Richard Mariwa, ZETDC commercial services manager, told an electricity sector meeting organised in Harare yesterday by the Energy Council of Zimbabwe that the non-cost reflective tariff has resulted in high reliance on borrowings, currently at more than RTGS$1bn.

"…For the past [eight] years, ZETDC has been operating with a non-cost reflective tariff. It's not only sub-economic but ridiculous," Mariwa said, adding that the current tariff was driving away potential investors for critical projects such as reticulation, network refurbishment, and expansion.

"[Investors] will not invest because they will say you are not able to repay because of your non-economic tariff," Mariwa explained. "This has also or will also result in creditors seeking legal action or charging
exorbitant prices.

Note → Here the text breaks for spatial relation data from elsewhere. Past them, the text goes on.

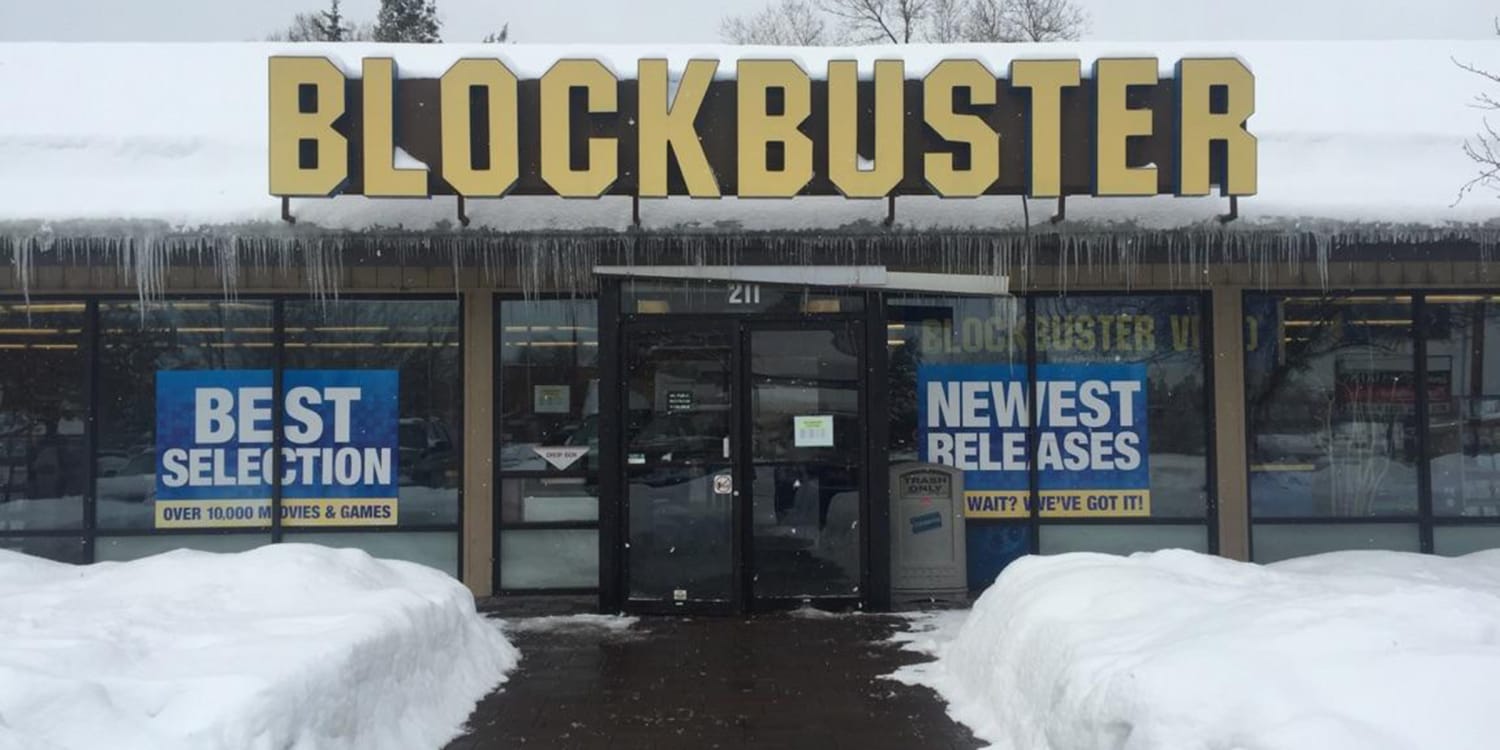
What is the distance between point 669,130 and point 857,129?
141 centimetres

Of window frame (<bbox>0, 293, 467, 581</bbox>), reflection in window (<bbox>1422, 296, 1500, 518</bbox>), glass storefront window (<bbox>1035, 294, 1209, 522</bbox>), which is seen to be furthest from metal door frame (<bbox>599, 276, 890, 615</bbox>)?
reflection in window (<bbox>1422, 296, 1500, 518</bbox>)

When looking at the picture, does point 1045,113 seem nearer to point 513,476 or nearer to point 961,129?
point 961,129

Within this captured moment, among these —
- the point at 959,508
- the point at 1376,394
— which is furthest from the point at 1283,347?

Apart from that, it has resulted in increases in losses for the power utility. We have accumulated loses more than half a billion dollars."

Mariwa said ZETDC's status had also been affected, which means the power utility may require a financial bailout in the near future from the government as the company is technically insolvent.

"This also results in us delaying in attending to faults due to resource incapacitation," Mariwa continued. "We have also deferred planned maintenance, which results in unreliable supply of electricity. We also lose potential revenue as a result of faults."

The sub-economic tariff, he said, was not enough to pay for the power generator (mainly the Zimbabwe Power Company).

"Our network is also constrained in terms of power evacuation, meaning our network is not reliable at the moment. The network is very old," Mariwa said. "The system has gone for many years without being changed. So its capacity has gone above its design capacity, especially the cables. We have no resources to replace the cables because of the non-cost reflective tariff."

As a result, the company's suppliers charge exorbitant prices to factor in delay in payment. This means some suppliers resort to legal action.

Worse, the ZETDC is struggling to collect about ZWL$1.07bn owed it by defaulters. The biggest culprits are local authorities and domestic consumers who respectively owe ZWL$344m or 32% and ZWL$263m or 24 percent of the total debt.

Farmers come third, owing the ZETDC ZWL$124m or 12%, industry come fourth owing ZWL$97m or 9%, mining follows with ZWL$81m or 8% of debt, parastatals owe ZWL$45m or 4% of the debt, and other government departments owe ZWL$21m or 2% of the total debt.

This means the power utility is grappling with negative working capital, and is losing a huge amount of electricity during transmission.

It is also battling high maintenance costs and low reliability of supply due to its aged infrastructure. Currently the ZETDC has a critical shortage of transformers, resulting in the company losing about ZWL$9m a year in potential revenue.

In recent years, Mariwa said, the ZETDC has been pushing for a tariff increase but the government has been turning down its proposals.

ZESA maintained the 2011 tariff despite the fact that the Confederation of Zimbabwe Industries successfully challenged the ZWL$0.0986 per kWh tariff at the Administrative Court.

ZESA maintained the tariff regime after appealing to the Supreme Court, saying the junior court judgement would open the floodgates of lawsuits from consumers who had paid bills based on the new tariff. A court ruling on the ZESA appeal has not yet been made.

ZESA is pushing for a 52% tariff increase to ZWL$0.15 per kWh to help in the maintenance of the electricity infrastructure and in the importation of electricity due to low local generation. But the government recently rejected ZESA's proposals.